[WORKING DATA Boundary: Start]
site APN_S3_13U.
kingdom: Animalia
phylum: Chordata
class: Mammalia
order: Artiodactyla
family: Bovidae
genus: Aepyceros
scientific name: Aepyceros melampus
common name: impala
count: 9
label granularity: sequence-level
[WORKING DATA Boundary: End]
Give back the entire listing with every word intact.

site APN_S3_13U.
kingdom: Animalia
phylum: Chordata
class: Mammalia
order: Artiodactyla
family: Bovidae
genus: Aepyceros
scientific name: Aepyceros melampus
common name: impala
count: 9
label granularity: sequence-level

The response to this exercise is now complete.